练习题
从记录开头起，到含有“Share? 2020 (Proj.)”的那一行为止（含该行），把这几行重新写出，并将其中的“Purchase Price”换成“Buying Price”，其余内容保持不变。

给定数据
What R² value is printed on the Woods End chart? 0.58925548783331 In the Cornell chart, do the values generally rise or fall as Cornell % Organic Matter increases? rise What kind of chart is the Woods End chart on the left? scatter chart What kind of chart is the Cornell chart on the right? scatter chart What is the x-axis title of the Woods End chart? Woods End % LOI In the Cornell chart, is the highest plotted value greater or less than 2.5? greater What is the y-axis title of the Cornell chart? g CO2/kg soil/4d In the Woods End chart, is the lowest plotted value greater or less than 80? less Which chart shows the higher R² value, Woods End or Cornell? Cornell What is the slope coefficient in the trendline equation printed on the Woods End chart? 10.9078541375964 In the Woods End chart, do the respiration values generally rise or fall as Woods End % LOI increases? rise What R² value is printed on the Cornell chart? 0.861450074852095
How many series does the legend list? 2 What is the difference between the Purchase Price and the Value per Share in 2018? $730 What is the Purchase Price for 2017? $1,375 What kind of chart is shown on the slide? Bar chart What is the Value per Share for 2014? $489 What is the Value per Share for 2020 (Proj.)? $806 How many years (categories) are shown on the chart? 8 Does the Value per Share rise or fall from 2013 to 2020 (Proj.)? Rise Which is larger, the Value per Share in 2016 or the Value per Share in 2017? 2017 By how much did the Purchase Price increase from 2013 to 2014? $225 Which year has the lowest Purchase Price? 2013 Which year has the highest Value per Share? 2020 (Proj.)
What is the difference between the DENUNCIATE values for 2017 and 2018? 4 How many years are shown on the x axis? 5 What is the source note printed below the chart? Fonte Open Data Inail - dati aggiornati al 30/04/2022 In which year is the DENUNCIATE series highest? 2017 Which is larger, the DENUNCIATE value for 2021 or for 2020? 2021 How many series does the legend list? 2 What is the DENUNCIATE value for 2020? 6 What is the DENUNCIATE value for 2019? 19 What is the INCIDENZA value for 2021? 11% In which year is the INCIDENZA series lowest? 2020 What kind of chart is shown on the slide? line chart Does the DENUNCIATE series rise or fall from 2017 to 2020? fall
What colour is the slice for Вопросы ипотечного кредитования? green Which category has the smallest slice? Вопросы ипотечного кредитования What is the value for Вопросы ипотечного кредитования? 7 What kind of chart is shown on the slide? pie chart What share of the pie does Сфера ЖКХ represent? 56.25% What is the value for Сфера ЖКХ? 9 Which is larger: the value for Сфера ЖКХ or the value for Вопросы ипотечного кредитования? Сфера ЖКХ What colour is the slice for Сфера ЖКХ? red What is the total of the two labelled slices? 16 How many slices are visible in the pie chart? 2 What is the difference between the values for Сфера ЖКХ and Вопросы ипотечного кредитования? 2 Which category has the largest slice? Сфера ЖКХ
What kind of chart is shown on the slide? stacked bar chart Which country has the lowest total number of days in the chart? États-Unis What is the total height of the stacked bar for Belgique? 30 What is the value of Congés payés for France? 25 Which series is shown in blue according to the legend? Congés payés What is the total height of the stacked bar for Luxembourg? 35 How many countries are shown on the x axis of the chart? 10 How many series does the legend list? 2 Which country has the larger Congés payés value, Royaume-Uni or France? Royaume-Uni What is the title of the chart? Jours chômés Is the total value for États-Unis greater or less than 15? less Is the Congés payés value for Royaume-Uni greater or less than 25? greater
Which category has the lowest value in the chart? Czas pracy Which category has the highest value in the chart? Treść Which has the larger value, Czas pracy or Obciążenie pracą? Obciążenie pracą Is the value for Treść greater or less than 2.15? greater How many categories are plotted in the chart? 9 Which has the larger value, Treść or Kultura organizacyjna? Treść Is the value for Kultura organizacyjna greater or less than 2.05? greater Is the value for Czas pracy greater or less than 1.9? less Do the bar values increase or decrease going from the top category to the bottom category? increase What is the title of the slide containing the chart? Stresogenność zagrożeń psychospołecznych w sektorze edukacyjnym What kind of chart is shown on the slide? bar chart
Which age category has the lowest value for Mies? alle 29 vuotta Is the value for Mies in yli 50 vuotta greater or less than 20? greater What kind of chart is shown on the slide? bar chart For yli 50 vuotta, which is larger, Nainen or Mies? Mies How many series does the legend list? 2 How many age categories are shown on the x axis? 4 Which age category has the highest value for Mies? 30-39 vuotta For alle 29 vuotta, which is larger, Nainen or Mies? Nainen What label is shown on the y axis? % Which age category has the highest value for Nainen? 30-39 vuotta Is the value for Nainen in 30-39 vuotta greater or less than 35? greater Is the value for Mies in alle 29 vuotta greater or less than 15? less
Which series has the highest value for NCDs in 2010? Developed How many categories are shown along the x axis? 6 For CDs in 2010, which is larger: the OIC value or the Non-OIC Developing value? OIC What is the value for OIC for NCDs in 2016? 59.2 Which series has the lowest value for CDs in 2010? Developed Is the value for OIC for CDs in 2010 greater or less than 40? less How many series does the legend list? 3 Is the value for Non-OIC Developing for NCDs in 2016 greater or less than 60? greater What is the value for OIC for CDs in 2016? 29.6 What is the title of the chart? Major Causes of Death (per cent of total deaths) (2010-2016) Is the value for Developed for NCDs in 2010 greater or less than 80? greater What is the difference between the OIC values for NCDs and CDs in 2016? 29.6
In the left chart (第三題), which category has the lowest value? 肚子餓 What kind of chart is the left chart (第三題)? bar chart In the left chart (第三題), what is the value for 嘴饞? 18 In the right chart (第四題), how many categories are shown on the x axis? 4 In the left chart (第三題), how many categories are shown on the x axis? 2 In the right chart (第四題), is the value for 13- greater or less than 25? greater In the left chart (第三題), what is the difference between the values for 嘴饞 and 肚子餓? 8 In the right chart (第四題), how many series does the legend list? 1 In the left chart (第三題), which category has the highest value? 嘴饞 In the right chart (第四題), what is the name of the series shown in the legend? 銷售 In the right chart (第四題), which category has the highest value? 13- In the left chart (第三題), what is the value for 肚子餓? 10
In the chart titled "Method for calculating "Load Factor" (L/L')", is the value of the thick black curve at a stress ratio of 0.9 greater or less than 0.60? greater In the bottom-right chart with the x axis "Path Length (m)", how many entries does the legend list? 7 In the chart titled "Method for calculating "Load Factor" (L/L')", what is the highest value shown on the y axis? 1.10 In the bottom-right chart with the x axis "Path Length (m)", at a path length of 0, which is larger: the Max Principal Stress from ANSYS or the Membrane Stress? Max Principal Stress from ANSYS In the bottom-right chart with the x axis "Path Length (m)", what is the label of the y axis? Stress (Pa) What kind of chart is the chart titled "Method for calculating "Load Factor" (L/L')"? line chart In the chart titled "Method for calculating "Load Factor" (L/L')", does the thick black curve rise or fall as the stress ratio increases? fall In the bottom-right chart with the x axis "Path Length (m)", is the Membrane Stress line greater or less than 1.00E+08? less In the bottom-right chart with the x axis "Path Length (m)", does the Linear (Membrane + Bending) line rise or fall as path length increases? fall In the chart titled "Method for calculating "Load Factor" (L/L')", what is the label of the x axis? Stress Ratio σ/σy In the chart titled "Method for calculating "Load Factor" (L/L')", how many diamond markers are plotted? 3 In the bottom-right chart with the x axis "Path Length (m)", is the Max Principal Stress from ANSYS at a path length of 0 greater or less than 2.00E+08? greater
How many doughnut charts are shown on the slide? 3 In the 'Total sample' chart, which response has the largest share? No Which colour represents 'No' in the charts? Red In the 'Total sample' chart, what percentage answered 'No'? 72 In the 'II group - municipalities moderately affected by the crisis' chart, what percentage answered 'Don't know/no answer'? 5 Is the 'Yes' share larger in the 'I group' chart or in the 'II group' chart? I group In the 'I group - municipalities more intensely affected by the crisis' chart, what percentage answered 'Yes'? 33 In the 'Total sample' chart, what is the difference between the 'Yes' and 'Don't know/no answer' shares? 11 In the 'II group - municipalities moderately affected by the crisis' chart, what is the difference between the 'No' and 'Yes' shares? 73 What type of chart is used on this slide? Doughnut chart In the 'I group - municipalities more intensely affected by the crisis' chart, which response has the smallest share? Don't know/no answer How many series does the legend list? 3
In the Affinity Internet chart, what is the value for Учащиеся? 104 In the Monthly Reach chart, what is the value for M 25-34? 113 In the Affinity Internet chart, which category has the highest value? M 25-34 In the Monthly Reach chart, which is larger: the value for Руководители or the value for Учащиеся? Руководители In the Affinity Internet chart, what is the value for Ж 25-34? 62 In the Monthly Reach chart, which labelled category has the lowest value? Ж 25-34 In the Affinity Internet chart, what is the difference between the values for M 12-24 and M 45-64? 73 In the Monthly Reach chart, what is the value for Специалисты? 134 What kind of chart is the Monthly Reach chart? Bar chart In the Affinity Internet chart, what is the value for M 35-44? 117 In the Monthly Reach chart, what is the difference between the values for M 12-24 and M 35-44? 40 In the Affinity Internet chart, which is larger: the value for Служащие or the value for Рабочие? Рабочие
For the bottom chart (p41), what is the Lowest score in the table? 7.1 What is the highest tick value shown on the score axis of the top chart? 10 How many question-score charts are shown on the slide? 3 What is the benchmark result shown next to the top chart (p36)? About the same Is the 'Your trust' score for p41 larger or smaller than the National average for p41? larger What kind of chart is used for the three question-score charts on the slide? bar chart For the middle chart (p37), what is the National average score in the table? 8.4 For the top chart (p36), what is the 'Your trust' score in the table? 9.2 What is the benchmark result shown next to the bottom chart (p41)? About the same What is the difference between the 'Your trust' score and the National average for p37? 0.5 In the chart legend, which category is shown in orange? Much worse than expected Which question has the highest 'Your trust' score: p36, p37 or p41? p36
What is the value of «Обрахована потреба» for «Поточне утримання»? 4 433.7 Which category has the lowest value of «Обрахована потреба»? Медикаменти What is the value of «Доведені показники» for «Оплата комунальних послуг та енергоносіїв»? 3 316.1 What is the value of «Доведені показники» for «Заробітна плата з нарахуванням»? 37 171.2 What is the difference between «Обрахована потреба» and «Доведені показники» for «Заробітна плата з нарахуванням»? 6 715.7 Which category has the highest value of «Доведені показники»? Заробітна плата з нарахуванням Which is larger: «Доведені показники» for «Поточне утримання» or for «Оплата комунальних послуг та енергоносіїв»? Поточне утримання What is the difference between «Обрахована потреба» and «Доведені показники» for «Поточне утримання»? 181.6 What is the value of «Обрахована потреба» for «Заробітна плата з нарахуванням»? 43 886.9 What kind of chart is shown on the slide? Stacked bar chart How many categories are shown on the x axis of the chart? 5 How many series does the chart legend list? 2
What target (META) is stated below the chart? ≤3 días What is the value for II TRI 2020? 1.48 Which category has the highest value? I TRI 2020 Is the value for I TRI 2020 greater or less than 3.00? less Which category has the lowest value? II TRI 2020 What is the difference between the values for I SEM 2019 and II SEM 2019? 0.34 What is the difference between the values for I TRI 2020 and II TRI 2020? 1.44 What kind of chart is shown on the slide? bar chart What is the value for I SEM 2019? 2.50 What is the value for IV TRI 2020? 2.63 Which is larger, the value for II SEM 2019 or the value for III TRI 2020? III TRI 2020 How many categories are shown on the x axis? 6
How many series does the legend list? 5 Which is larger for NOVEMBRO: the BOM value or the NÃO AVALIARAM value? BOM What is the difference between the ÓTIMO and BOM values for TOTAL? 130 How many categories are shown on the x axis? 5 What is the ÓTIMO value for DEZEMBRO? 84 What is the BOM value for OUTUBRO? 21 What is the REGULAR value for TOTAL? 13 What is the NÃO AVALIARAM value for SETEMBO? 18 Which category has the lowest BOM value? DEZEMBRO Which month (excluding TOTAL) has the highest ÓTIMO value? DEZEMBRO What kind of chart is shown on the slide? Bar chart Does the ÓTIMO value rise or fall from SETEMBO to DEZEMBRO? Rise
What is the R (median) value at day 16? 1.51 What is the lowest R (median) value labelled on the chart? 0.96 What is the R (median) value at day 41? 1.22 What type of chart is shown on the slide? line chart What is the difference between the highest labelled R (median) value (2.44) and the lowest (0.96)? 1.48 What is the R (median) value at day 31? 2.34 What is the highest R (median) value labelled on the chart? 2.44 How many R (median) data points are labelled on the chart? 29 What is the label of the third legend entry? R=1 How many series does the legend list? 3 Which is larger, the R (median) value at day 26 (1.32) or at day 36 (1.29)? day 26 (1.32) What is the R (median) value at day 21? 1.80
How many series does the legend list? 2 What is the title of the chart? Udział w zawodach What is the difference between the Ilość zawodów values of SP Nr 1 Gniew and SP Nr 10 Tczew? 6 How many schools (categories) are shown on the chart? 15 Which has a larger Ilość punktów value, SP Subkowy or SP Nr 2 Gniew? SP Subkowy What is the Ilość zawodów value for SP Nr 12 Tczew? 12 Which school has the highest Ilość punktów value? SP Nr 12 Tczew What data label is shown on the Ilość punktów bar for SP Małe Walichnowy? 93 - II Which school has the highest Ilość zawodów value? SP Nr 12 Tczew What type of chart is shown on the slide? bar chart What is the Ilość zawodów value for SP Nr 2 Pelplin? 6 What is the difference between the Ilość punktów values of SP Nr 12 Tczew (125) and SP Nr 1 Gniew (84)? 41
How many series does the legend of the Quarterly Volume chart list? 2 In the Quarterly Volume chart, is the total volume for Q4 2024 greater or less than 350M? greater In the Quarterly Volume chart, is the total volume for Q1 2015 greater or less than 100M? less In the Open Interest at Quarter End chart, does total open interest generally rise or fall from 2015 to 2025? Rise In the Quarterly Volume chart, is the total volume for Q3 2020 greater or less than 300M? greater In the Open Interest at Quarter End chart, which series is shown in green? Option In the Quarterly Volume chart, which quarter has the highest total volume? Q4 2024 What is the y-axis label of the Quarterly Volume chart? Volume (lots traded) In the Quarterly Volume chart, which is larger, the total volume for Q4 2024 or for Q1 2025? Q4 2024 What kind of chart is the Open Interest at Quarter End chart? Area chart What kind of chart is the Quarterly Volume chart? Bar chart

例题解答
What R² value is printed on the Woods End chart? 0.58925548783331 In the Cornell chart, do the values generally rise or fall as Cornell % Organic Matter increases? rise What kind of chart is the Woods End chart on the left? scatter chart What kind of chart is the Cornell chart on the right? scatter chart What is the x-axis title of the Woods End chart? Woods End % LOI In the Cornell chart, is the highest plotted value greater or less than 2.5? greater What is the y-axis title of the Cornell chart? g CO2/kg soil/4d In the Woods End chart, is the lowest plotted value greater or less than 80? less Which chart shows the higher R² value, Woods End or Cornell? Cornell What is the slope coefficient in the trendline equation printed on the Woods End chart? 10.9078541375964 In the Woods End chart, do the respiration values generally rise or fall as Woods End % LOI increases? rise What R² value is printed on the Cornell chart? 0.861450074852095
How many series does the legend list? 2 What is the difference between the Buying Price and the Value per Share in 2018? $730 What is the Buying Price for 2017? $1,375 What kind of chart is shown on the slide? Bar chart What is the Value per Share for 2014? $489 What is the Value per Share for 2020 (Proj.)? $806 How many years (categories) are shown on the chart? 8 Does the Value per Share rise or fall from 2013 to 2020 (Proj.)? Rise Which is larger, the Value per Share in 2016 or the Value per Share in 2017? 2017 By how much did the Buying Price increase from 2013 to 2014? $225 Which year has the lowest Buying Price? 2013 Which year has the highest Value per Share? 2020 (Proj.)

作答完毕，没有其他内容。